In Late February NAMA Chair came up with ‘cafeteria options’ like flexibility within flexibilities, additional flexibilities, sliding scale, formula plus sectorals, formula plus average cut and UR like approach. The NAMA Chair explained that he has gathered these new ideas from Cafeteria and thus these new ideas are termed as ‘Cafeteria options’.

While the initial reactions to these option was not very positive and majority of delegations considered it a ‘step backward’ as it opened the structure agreed by Ministers. However, this new initiative pulled everybody out of its comfort zone. The delegates started talking to each other in every format, like bilateral, plurilateral and in various groups. This activity was further accelerated as the NAMA Chair started meeting bilaterally with almost every country applying the formula. Such an increased level of engagement was visible at the informal Room “E” meeting convened by the Chair (Friday the 14th March).

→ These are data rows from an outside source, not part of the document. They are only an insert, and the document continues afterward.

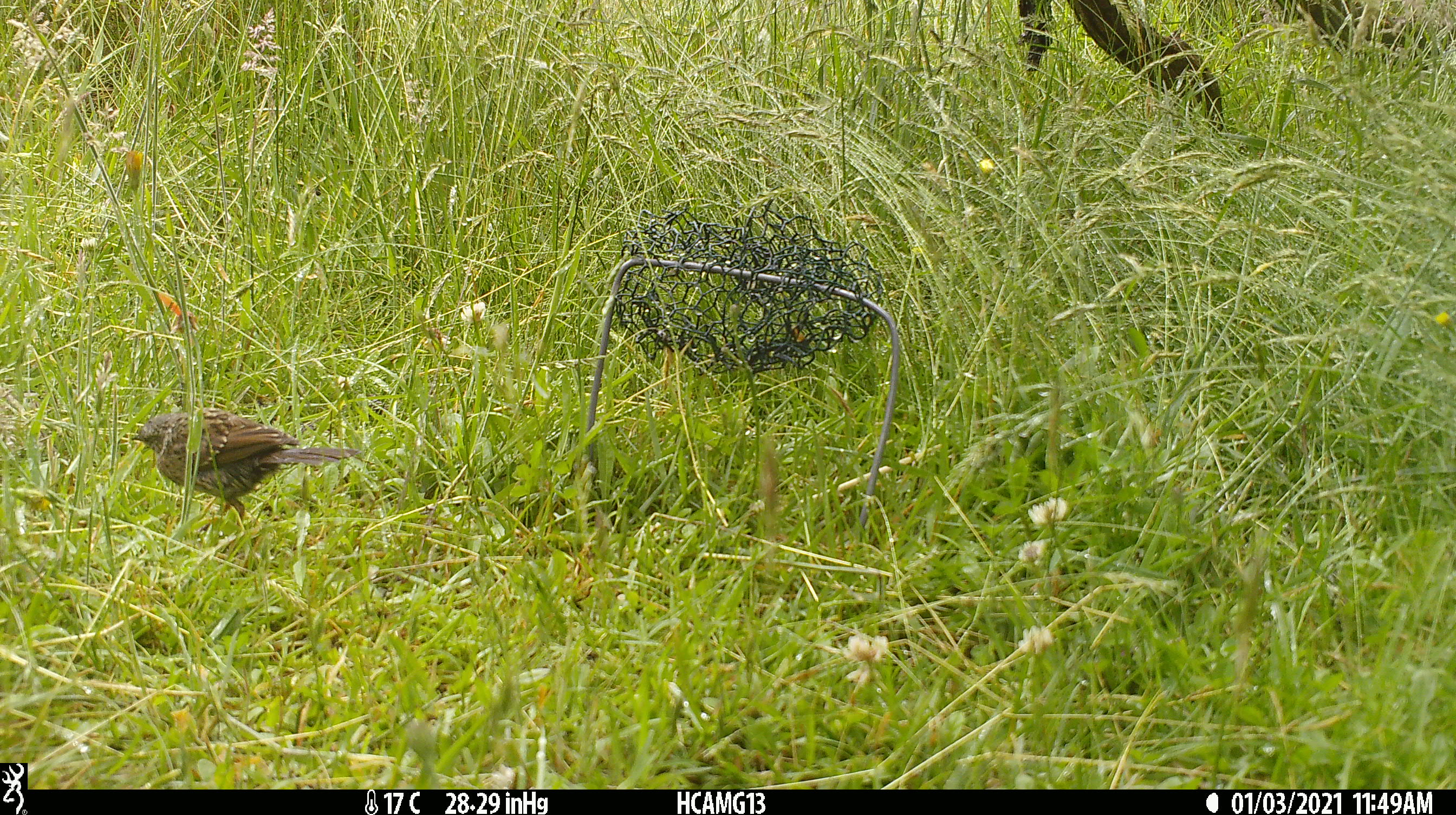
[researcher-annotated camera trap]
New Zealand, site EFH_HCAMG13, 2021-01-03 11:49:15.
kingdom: Animalia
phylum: Chordata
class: Aves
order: Passeriformes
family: Passeridae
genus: Passer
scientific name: Passer domesticus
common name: house sparrow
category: sparrow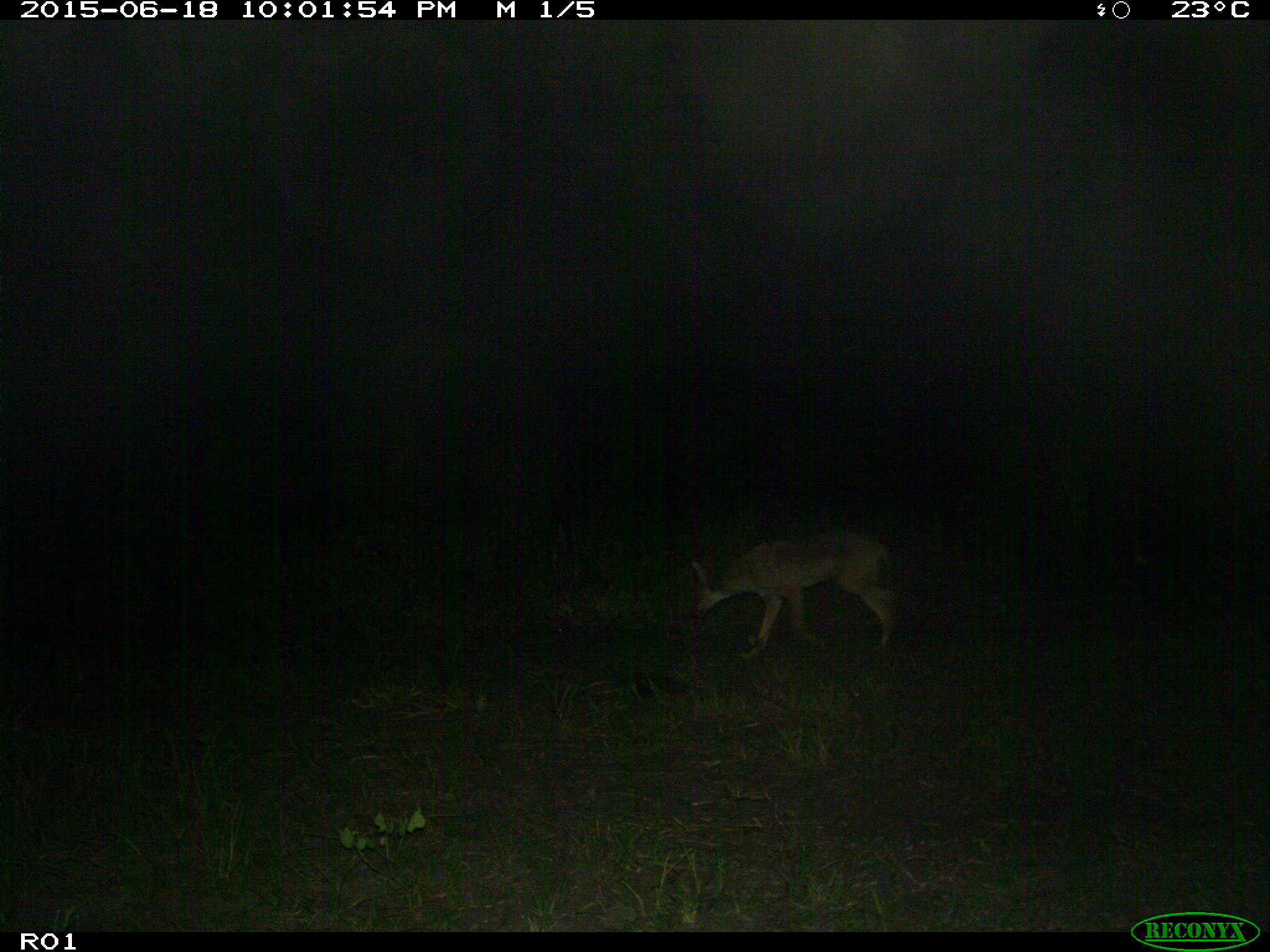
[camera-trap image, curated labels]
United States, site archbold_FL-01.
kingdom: Animalia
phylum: Chordata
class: Mammalia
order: Carnivora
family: Canidae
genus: Canis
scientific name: Canis latrans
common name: coyote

The delegates urged the Chair that while revising his text (expected by end of first week of April) he should get back to the well defined and constrained structure and put the numbers (relating to flexibilities) back in the brackets. They also indicated that they are willing to negotiate one or more of the Cafeteria options, which could provide greater flexibility to those Members who need it. While the first three ‘Cafeteria options’ were indicated to be most popular the option 2(ii) was certainly the winner. According to this option, there would be three sets of coefficient with corresponding flexibilities and developing country Members would have option to pick one of those.

There was intense engagement of almost all delegates but still there is lack of urgency required to complete the modalities in coming weeks. The level of ambition and completeness in Agriculture especially the ‘Sensitive Products’ is an important area. Only sufficient convergence there may bring NAMA modalities to a stage where Minister can decide in a horizontal process.